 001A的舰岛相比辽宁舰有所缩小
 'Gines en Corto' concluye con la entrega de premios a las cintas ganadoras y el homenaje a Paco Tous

________________________________________

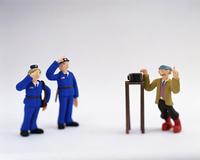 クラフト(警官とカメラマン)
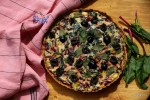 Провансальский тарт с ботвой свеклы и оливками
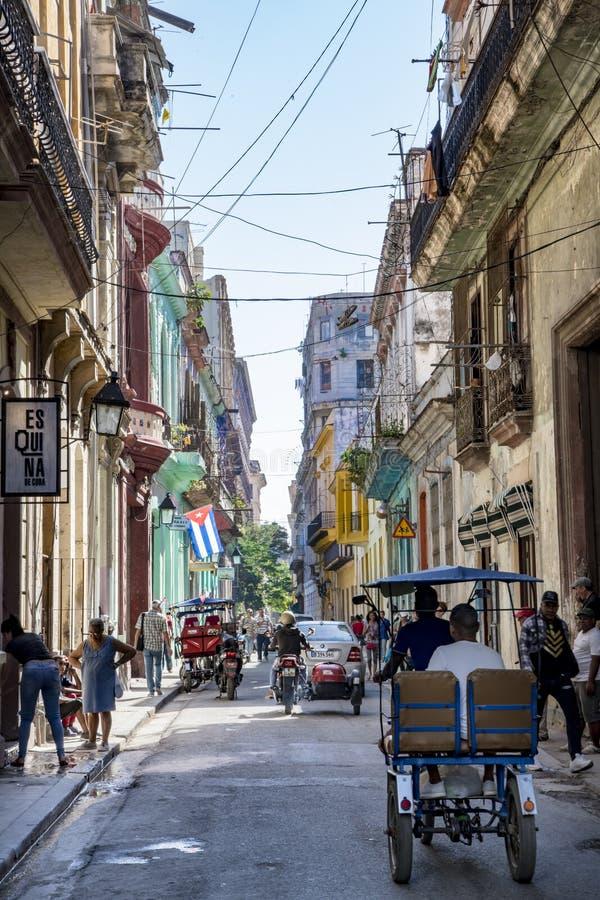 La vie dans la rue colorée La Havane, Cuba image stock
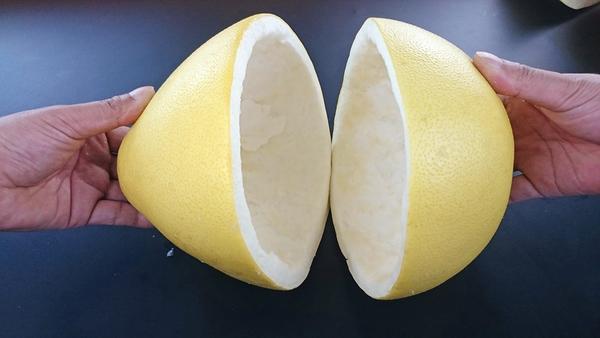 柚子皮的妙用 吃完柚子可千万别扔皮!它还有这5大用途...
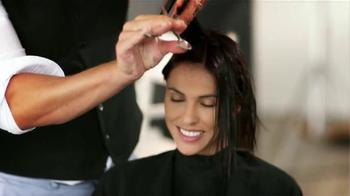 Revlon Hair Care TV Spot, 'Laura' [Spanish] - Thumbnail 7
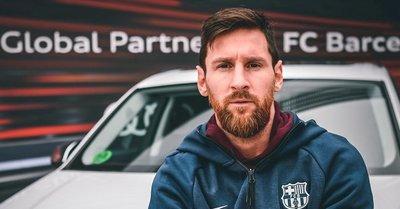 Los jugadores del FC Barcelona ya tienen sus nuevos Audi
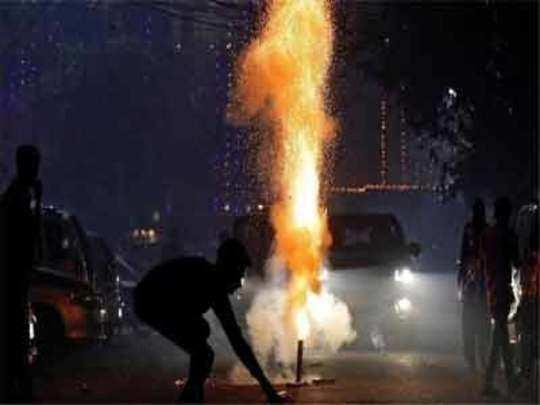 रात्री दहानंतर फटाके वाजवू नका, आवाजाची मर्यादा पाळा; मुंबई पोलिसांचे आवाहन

________________________________________

* YOUR INSTRUCTIONS:
Leaving each picture behind, please give again exactly the lines above from the one with "クラフト(警官とカメラマン)" through the one with "रात्री दहानंतर फटाके", both included, and no others.

* WRITTEN SOLUTION:
 クラフト(警官とカメラマン)
 Провансальский тарт с ботвой свеклы и оливками
 La vie dans la rue colorée La Havane, Cuba image stock
 柚子皮的妙用 吃完柚子可千万别扔皮!它还有这5大用途...
 Revlon Hair Care TV Spot, 'Laura' [Spanish] - Thumbnail 7
 Los jugadores del FC Barcelona ya tienen sus nuevos Audi
 रात्री दहानंतर फटाके वाजवू नका, आवाजाची मर्यादा पाळा; मुंबई पोलिसांचे आवाहन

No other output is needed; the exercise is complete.